ハマス大規模テロ――なぜドイツはイスラエルを支持するのか

執筆者:熊谷徹 2023年10月20日
エリア: 中東 ヨーロッパ
メルケル前首相が15年前にイスラエル議会で語った「国是(Staatsräson)」をショルツ首相も強調した[イスラエルへの支持と連帯を示すデモに参加する人々=2023年10月14日、ドイツ・フランクフルト](C)AFP=時事
ハマスによるイスラエルに対する大規模な攻撃は、ドイツ人たちにも強い衝撃を与えた。ショルツ政権はイスラエルを全面的に支持する姿勢を、米国と肩を並べる形で打ち出した。その背景には、ナチスによるユダヤ人虐殺を決して相対化せず、国家として永久に責任を認めるという「国是」がある。

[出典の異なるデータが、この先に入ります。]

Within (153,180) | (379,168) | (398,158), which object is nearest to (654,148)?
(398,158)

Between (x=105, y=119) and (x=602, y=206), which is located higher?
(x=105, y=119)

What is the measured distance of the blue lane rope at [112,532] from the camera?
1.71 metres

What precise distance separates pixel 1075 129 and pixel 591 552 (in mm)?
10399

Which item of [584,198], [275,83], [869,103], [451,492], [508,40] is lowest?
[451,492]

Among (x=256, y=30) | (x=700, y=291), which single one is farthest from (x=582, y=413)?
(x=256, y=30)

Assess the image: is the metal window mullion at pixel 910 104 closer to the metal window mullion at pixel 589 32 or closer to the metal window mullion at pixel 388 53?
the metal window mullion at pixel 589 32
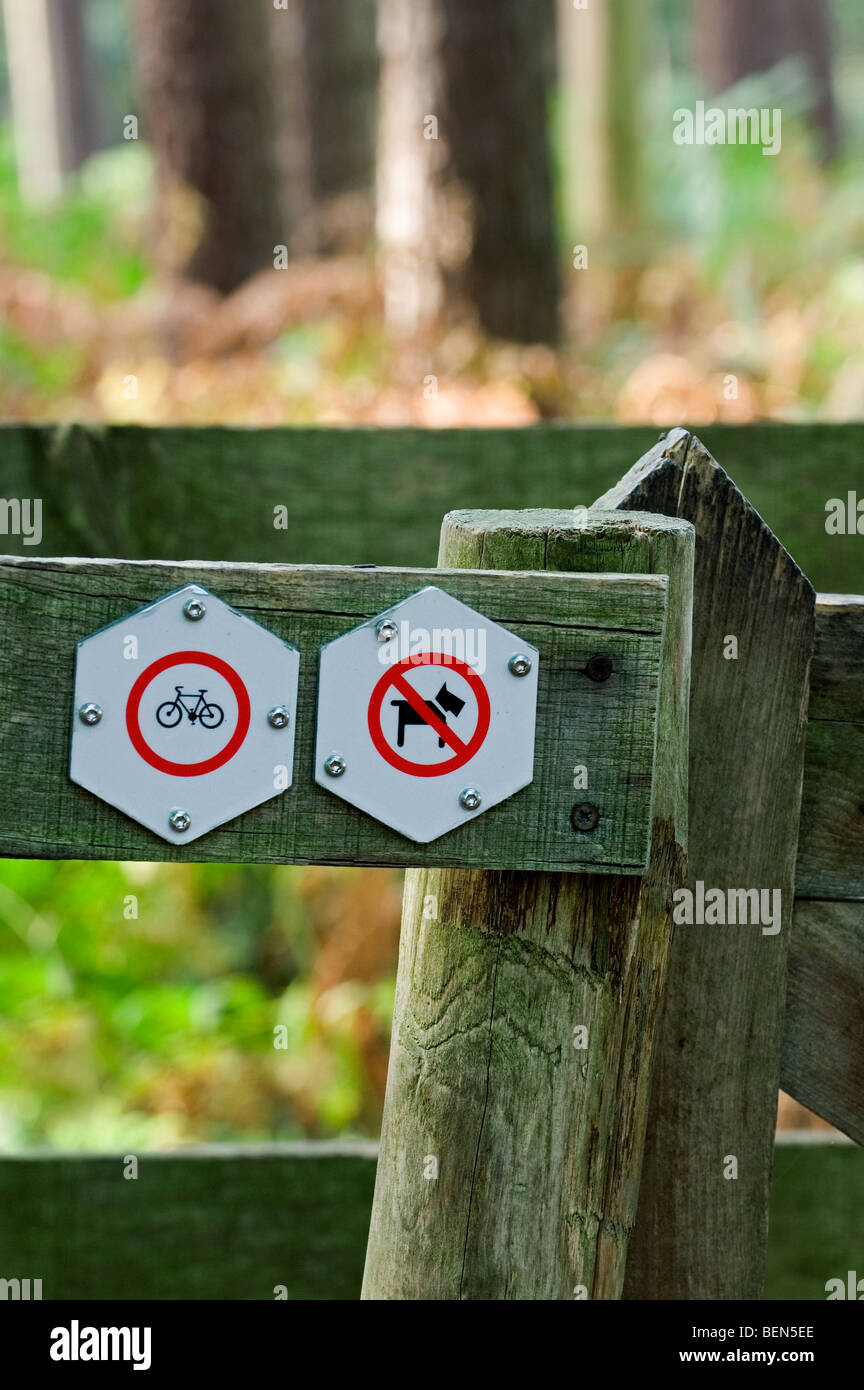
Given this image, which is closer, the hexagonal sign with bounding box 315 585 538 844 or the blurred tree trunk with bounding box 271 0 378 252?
the hexagonal sign with bounding box 315 585 538 844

 ドイツのオラフ・ショルツ首相は10月8日、「我々はイスラエル側に立つ。私はベンヤミン・ネタニヤフ首相と電話で会談し、強固な連帯と支援を約束した」という声明を発表した。ショルツ首相は「ハマスのテロリストたちは、イスラエル人の家に押し入り、子どもも含めて市民を無差別に殺害し、ガザ地区に連行して人質にした。その行為は野蛮であり、我々を憤激させる。このような所業を正当化するものは、何もない」と述べ、ハマスを厳しく非難した。

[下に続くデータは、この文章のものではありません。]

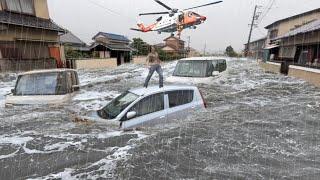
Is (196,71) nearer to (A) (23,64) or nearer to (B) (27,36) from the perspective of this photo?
(A) (23,64)

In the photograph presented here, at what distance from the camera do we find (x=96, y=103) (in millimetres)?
A: 11070

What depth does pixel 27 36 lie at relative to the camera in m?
23.0

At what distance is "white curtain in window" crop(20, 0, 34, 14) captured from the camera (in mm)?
22828

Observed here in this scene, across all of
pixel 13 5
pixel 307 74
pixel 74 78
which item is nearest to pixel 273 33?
pixel 307 74

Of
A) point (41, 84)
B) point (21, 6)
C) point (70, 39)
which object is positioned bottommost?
point (41, 84)

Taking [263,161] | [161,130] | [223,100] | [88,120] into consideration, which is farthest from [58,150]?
[223,100]

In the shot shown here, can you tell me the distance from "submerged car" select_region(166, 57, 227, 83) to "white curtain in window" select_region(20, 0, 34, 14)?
45.7ft

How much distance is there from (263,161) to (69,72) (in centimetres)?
654

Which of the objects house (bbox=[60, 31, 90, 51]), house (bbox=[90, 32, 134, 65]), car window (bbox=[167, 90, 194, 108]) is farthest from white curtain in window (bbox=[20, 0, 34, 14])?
car window (bbox=[167, 90, 194, 108])

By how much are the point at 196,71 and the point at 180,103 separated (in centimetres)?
747

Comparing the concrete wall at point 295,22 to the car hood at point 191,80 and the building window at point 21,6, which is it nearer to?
the car hood at point 191,80

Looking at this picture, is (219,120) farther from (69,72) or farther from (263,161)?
(69,72)

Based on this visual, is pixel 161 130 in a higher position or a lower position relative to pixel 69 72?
lower

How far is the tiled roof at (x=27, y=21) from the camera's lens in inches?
819
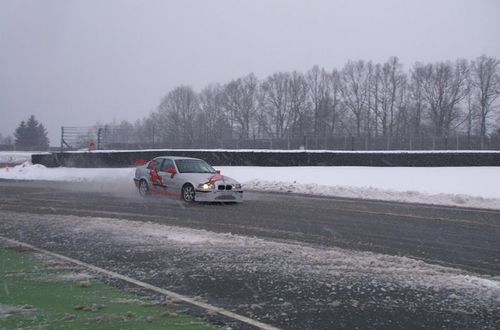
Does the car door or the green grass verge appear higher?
the car door

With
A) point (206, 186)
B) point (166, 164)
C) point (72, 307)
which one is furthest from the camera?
point (166, 164)

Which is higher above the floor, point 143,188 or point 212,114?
point 212,114

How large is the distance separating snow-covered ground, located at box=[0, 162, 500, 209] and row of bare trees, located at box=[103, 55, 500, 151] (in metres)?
39.1

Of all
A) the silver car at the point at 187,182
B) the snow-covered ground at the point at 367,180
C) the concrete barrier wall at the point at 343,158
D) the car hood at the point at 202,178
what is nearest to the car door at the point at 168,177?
the silver car at the point at 187,182

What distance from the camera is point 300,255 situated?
830 cm

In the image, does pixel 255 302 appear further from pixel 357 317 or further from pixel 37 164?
pixel 37 164

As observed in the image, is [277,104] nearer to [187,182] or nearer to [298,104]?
[298,104]

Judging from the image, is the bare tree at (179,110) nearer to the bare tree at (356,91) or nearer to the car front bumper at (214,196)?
the bare tree at (356,91)

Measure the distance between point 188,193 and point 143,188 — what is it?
9.37 feet

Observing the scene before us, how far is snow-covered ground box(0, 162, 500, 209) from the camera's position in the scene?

 さらにショルツ首相は、「私は、家族、子ども、友人を殺された多数のイスラエル市民、負傷した人々、ハマスのさらなる攻撃に怯えている人々に思いを寄せる。ドイツは皆さんの味方だ」と述べた。

子ども、女性も無差別に虐殺

 10月14日付のウォールストリート・ジャーナル電子版によると、ハマスが10月7日に始めた大規模テロによるイスラエル側の死者数は、約1300人に達し、約4300人が重軽傷を負った。イスラエルは1948年の建国以来、多くの戦争を経験してきたが、これほど多数の民間人が数日間の攻撃で死亡したのは初めてである。イスラエルのイチャーク・ヘルツォグ大統領は、「ホロコースト(ナチス・ドイツによるユダヤ人虐殺)以来、これほど多くのユダヤ人が殺されたのは初めてだ」と衝撃を露わにした。

 ハマスのテロリストたちはガザ地区を囲むフェンスを約30カ所で破ったり、小型エンジン付きのパラシュートでフェンスを越えたりして、イスラエル南部の約20ヶ所の市町村、共同農場(キブツ)などを襲った。

 ある家では、夫と妻が押し入って来たテロリストに射殺された。10歳の長男は、自室に隠れていたために生き残った。あるイスラエル人の夫婦は、2人とも軍の将校で、自宅に武器を持っていた。彼らは2人の子どもを自宅の秘密の避難室(イスラエルでは万一に備えてこのような部屋を持っている家庭が多い)に隠れさせると、自動小銃でテロリスト7人を射殺したが、自分たちも殺された。41歳の医師は、共同農場から逃げずに、傷ついた住民の手当てをしているところを、テロリストに射殺された。彼は4人の子どもの父親だった。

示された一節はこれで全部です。